9. "Welcome to I Love You" – 4:15
10. "Sincere" – 4:32 (regular edition only)
  - Theme song for the television drama Kanojo, Okarishimasu.
11. "Timeless Love" – 4:39 (regular edition only)
  - Theme song for the television drama Keshigomu o Kureta Joshi o Suki ni Natta..
12. "The Answer" – 4:20
  - Title track of the second single; theme song for the drama The Files of Young Kindaichi.
13. "Emerald" – 4:52
14. "Diamond Smile" – 3:40
  - Lead track of the album; newly recorded version of a song originally performed during their Kansai Johnny's Jr. era.

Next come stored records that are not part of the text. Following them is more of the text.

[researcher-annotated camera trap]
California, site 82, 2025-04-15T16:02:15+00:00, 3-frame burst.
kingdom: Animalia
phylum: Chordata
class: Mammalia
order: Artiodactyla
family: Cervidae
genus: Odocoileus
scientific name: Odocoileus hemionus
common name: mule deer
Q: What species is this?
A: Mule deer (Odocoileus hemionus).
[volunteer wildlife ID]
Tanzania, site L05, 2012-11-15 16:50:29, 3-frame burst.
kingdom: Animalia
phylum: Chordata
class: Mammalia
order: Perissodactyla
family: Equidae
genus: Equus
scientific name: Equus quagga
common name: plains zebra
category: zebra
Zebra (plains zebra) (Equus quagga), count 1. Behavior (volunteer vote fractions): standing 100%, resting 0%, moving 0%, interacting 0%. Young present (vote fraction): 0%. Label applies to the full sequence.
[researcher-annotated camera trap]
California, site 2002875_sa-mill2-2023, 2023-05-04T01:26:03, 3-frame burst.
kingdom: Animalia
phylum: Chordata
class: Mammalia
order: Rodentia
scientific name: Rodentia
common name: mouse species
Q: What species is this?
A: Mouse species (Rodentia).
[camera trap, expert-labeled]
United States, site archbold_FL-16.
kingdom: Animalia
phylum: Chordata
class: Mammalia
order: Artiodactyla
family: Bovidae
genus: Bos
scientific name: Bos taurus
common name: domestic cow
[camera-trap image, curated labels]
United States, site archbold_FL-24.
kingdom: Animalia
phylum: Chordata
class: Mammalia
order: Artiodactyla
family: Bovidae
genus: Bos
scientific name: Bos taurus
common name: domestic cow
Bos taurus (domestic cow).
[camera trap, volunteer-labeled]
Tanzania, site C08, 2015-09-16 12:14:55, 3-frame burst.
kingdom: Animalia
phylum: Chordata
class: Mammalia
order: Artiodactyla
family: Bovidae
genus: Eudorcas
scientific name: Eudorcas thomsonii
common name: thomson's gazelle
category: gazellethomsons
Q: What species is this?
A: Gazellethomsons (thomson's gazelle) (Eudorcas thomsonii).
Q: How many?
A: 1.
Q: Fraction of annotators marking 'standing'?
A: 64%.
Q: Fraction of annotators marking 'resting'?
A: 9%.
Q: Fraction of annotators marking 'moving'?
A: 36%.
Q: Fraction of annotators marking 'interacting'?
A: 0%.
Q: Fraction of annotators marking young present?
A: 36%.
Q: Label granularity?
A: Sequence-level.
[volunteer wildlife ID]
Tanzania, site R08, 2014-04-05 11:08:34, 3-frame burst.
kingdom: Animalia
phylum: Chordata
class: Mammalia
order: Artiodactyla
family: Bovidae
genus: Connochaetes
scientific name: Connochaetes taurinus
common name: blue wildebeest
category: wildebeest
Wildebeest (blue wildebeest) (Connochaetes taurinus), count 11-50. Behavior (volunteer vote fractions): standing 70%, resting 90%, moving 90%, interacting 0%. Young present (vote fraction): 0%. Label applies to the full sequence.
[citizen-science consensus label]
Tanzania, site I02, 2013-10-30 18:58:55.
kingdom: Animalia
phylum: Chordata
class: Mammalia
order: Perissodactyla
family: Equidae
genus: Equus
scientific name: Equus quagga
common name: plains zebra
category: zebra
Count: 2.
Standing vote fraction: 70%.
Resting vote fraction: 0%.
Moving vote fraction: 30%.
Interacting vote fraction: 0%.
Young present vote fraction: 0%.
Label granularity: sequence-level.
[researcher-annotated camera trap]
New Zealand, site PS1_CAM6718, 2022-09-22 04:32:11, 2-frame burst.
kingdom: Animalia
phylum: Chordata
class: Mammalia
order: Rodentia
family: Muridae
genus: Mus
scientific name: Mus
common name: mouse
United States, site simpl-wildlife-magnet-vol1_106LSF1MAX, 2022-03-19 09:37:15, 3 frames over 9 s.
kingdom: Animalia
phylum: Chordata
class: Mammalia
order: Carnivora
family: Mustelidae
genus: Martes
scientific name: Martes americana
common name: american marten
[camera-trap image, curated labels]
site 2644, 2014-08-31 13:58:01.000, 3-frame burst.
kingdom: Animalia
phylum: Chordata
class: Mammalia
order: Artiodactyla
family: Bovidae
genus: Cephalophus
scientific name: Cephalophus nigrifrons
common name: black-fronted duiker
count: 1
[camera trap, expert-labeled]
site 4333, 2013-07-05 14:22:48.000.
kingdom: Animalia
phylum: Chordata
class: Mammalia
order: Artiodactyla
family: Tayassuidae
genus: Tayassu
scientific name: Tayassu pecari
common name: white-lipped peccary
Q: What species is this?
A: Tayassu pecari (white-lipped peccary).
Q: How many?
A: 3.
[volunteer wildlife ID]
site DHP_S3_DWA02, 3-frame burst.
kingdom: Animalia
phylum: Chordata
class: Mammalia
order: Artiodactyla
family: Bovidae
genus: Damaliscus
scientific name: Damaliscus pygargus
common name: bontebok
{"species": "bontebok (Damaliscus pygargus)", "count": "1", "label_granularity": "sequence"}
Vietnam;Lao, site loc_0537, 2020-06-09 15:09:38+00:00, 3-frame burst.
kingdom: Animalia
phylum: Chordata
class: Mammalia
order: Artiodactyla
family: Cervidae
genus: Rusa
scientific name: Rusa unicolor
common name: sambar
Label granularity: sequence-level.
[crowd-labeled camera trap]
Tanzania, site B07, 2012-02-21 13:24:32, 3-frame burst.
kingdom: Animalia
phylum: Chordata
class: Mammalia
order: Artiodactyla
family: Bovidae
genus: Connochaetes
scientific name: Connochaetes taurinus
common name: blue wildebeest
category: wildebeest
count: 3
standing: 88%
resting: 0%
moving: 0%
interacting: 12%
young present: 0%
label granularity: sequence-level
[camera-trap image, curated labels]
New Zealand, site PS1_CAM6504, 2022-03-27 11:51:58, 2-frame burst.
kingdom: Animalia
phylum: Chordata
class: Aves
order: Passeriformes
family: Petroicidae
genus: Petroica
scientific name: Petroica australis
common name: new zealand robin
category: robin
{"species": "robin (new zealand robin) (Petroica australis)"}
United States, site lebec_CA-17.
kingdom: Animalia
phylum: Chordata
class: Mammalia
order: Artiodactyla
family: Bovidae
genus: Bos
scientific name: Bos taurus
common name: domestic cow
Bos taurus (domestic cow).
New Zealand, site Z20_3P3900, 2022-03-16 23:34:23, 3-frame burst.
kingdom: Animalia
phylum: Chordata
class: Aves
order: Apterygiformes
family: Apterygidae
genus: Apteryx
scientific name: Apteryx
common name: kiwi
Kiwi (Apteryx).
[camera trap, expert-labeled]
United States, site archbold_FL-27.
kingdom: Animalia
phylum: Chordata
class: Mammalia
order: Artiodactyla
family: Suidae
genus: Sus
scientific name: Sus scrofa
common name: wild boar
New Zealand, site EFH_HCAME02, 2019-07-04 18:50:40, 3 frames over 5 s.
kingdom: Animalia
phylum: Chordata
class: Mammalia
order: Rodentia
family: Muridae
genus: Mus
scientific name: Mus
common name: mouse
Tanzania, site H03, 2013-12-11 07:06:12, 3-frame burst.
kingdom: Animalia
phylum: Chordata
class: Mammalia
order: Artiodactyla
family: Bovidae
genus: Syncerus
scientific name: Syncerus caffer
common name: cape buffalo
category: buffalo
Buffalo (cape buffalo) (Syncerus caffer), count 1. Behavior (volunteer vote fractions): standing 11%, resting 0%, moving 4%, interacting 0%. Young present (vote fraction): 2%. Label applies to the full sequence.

==== Disc 2 (First press limited edition 1) ====
1. "Naniwa Lucky Boy!!" – 2:30
2. "Aoharu: With U With Me" – 3:03
  - Theme song for the television drama Seiho Boys' High School!.
3. "Bokura no Sora: Ashiato no Nai Mirai" – 4:17
  - Theme song for GO!GO!EXPO.
4. "2 Faced" – 4:09
5. "Seven Stars" – 3:55
  - Lyrics written by the members of Naniwa Danshi.
6. "Shall We...?" – 3:23
7. "Soda Pop Love" – 4:50
8. "Time View: Hatenaku Tsuzuku Michi" – 4:05
  - Lyrics written by Shunsuke Michieda.
9. "Yoiboshi" – 3:40
  - Theme song for the drama Muchū sa, Kimi ni..
10. "Yume Watashi" – 4:57
  - Coupling track of the debut single; theme song for the ABC High School Baseball broadcast and Nettō Kōshien.

=== DVD / Blu-ray ===

==== Disc 3 (First press limited edition 1) ====
1. "Diamond Smile" (Music Video & Making)

==== Disc 2 (First press limited edition 2) ====
1. Naniwa Danshi First Live Tour 2019–2020: Naniwa Danshi to Issho ni #Aoharu Shiyo?
  - Recording of the final performance at Osaka-jō Hall.